Start of DATA TO USE

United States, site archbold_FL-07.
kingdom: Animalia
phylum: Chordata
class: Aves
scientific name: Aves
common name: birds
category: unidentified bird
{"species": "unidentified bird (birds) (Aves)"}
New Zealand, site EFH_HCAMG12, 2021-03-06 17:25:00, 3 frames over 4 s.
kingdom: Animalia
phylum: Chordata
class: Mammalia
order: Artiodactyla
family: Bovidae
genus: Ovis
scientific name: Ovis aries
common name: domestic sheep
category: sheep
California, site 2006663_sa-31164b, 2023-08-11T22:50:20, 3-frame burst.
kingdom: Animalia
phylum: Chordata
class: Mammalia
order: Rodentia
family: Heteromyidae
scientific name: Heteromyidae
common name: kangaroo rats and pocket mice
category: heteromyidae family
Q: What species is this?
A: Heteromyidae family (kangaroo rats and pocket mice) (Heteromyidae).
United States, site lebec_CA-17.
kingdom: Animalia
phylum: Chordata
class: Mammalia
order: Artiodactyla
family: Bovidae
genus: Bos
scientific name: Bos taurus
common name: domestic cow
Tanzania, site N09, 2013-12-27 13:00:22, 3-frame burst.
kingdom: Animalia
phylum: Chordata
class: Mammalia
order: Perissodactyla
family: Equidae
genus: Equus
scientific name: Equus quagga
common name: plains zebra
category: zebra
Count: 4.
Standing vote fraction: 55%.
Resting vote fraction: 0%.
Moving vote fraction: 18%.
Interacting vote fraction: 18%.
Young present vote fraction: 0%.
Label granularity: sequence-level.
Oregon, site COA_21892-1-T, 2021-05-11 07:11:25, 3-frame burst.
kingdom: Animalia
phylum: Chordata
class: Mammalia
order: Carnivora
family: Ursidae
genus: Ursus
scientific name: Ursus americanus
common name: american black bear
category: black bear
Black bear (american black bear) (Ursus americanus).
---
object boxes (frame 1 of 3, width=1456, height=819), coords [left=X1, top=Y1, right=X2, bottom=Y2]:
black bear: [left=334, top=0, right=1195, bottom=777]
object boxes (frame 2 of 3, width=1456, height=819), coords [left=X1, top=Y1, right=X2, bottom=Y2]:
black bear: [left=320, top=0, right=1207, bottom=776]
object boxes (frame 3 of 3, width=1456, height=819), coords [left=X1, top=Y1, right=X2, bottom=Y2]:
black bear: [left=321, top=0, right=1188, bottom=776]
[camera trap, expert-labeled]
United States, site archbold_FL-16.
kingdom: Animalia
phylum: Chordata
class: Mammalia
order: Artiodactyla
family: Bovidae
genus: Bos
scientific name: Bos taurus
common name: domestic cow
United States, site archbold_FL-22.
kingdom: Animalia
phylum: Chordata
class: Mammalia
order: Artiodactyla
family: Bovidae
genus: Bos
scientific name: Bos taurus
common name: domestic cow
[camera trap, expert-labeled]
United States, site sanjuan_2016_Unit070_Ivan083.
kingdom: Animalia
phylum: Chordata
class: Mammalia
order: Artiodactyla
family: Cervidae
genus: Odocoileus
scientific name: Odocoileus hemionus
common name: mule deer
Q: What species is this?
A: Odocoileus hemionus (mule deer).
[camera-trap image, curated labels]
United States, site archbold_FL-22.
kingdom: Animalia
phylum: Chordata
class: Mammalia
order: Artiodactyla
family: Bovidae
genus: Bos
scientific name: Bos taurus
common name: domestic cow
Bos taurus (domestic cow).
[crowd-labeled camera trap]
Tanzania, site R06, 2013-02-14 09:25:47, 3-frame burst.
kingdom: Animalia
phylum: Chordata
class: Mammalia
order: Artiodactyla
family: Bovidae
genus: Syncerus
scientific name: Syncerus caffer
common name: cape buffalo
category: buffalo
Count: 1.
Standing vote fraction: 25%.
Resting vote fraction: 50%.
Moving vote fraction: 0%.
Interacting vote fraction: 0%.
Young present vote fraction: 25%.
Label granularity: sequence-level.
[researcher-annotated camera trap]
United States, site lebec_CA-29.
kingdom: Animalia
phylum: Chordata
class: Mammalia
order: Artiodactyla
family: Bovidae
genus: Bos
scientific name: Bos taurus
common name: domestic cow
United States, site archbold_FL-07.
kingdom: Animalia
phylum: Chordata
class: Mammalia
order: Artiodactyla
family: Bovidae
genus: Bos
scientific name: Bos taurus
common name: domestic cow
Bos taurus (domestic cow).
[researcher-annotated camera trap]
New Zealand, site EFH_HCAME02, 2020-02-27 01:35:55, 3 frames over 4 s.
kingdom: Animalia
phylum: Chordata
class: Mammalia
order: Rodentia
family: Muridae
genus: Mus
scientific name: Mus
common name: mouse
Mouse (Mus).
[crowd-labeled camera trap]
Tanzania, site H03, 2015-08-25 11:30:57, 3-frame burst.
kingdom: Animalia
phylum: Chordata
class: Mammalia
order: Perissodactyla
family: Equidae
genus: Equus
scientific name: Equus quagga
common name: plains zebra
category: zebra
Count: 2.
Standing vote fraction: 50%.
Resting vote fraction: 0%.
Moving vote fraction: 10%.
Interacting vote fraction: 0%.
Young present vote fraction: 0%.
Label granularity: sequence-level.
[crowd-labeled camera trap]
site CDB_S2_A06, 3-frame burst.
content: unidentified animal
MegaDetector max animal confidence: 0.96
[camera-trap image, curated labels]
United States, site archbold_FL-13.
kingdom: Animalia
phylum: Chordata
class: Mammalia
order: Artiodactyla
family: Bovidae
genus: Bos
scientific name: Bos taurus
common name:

End of DATA TO USE

§ **ABOUT THIS TASK**
Retype all of the data shown above, word for word.

§ **FINAL ANSWER**
United States, site archbold_FL-07.
kingdom: Animalia
phylum: Chordata
class: Aves
scientific name: Aves
common name: birds
category: unidentified bird
{"species": "unidentified bird (birds) (Aves)"}
New Zealand, site EFH_HCAMG12, 2021-03-06 17:25:00, 3 frames over 4 s.
kingdom: Animalia
phylum: Chordata
class: Mammalia
order: Artiodactyla
family: Bovidae
genus: Ovis
scientific name: Ovis aries
common name: domestic sheep
category: sheep
California, site 2006663_sa-31164b, 2023-08-11T22:50:20, 3-frame burst.
kingdom: Animalia
phylum: Chordata
class: Mammalia
order: Rodentia
family: Heteromyidae
scientific name: Heteromyidae
common name: kangaroo rats and pocket mice
category: heteromyidae family
Q: What species is this?
A: Heteromyidae family (kangaroo rats and pocket mice) (Heteromyidae).
United States, site lebec_CA-17.
kingdom: Animalia
phylum: Chordata
class: Mammalia
order: Artiodactyla
family: Bovidae
genus: Bos
scientific name: Bos taurus
common name: domestic cow
Tanzania, site N09, 2013-12-27 13:00:22, 3-frame burst.
kingdom: Animalia
phylum: Chordata
class: Mammalia
order: Perissodactyla
family: Equidae
genus: Equus
scientific name: Equus quagga
common name: plains zebra
category: zebra
Count: 4.
Standing vote fraction: 55%.
Resting vote fraction: 0%.
Moving vote fraction: 18%.
Interacting vote fraction: 18%.
Young present vote fraction: 0%.
Label granularity: sequence-level.
Oregon, site COA_21892-1-T, 2021-05-11 07:11:25, 3-frame burst.
kingdom: Animalia
phylum: Chordata
class: Mammalia
order: Carnivora
family: Ursidae
genus: Ursus
scientific name: Ursus americanus
common name: american black bear
category: black bear
Black bear (american black bear) (Ursus americanus).
---
object boxes (frame 1 of 3, width=1456, height=819), coords [left=X1, top=Y1, right=X2, bottom=Y2]:
black bear: [left=334, top=0, right=1195, bottom=777]
object boxes (frame 2 of 3, width=1456, height=819), coords [left=X1, top=Y1, right=X2, bottom=Y2]:
black bear: [left=320, top=0, right=1207, bottom=776]
object boxes (frame 3 of 3, width=1456, height=819), coords [left=X1, top=Y1, right=X2, bottom=Y2]:
black bear: [left=321, top=0, right=1188, bottom=776]
[camera trap, expert-labeled]
United States, site archbold_FL-16.
kingdom: Animalia
phylum: Chordata
class: Mammalia
order: Artiodactyla
family: Bovidae
genus: Bos
scientific name: Bos taurus
common name: domestic cow
United States, site archbold_FL-22.
kingdom: Animalia
phylum: Chordata
class: Mammalia
order: Artiodactyla
family: Bovidae
genus: Bos
scientific name: Bos taurus
common name: domestic cow
[camera trap, expert-labeled]
United States, site sanjuan_2016_Unit070_Ivan083.
kingdom: Animalia
phylum: Chordata
class: Mammalia
order: Artiodactyla
family: Cervidae
genus: Odocoileus
scientific name: Odocoileus hemionus
common name: mule deer
Q: What species is this?
A: Odocoileus hemionus (mule deer).
[camera-trap image, curated labels]
United States, site archbold_FL-22.
kingdom: Animalia
phylum: Chordata
class: Mammalia
order: Artiodactyla
family: Bovidae
genus: Bos
scientific name: Bos taurus
common name: domestic cow
Bos taurus (domestic cow).
[crowd-labeled camera trap]
Tanzania, site R06, 2013-02-14 09:25:47, 3-frame burst.
kingdom: Animalia
phylum: Chordata
class: Mammalia
order: Artiodactyla
family: Bovidae
genus: Syncerus
scientific name: Syncerus caffer
common name: cape buffalo
category: buffalo
Count: 1.
Standing vote fraction: 25%.
Resting vote fraction: 50%.
Moving vote fraction: 0%.
Interacting vote fraction: 0%.
Young present vote fraction: 25%.
Label granularity: sequence-level.
[researcher-annotated camera trap]
United States, site lebec_CA-29.
kingdom: Animalia
phylum: Chordata
class: Mammalia
order: Artiodactyla
family: Bovidae
genus: Bos
scientific name: Bos taurus
common name: domestic cow
United States, site archbold_FL-07.
kingdom: Animalia
phylum: Chordata
class: Mammalia
order: Artiodactyla
family: Bovidae
genus: Bos
scientific name: Bos taurus
common name: domestic cow
Bos taurus (domestic cow).
[researcher-annotated camera trap]
New Zealand, site EFH_HCAME02, 2020-02-27 01:35:55, 3 frames over 4 s.
kingdom: Animalia
phylum: Chordata
class: Mammalia
order: Rodentia
family: Muridae
genus: Mus
scientific name: Mus
common name: mouse
Mouse (Mus).
[crowd-labeled camera trap]
Tanzania, site H03, 2015-08-25 11:30:57, 3-frame burst.
kingdom: Animalia
phylum: Chordata
class: Mammalia
order: Perissodactyla
family: Equidae
genus: Equus
scientific name: Equus quagga
common name: plains zebra
category: zebra
Count: 2.
Standing vote fraction: 50%.
Resting vote fraction: 0%.
Moving vote fraction: 10%.
Interacting vote fraction: 0%.
Young present vote fraction: 0%.
Label granularity: sequence-level.
[crowd-labeled camera trap]
site CDB_S2_A06, 3-frame burst.
content: unidentified animal
MegaDetector max animal confidence: 0.96
[camera-trap image, curated labels]
United States, site archbold_FL-13.
kingdom: Animalia
phylum: Chordata
class: Mammalia
order: Artiodactyla
family: Bovidae
genus: Bos
scientific name: Bos taurus
common name:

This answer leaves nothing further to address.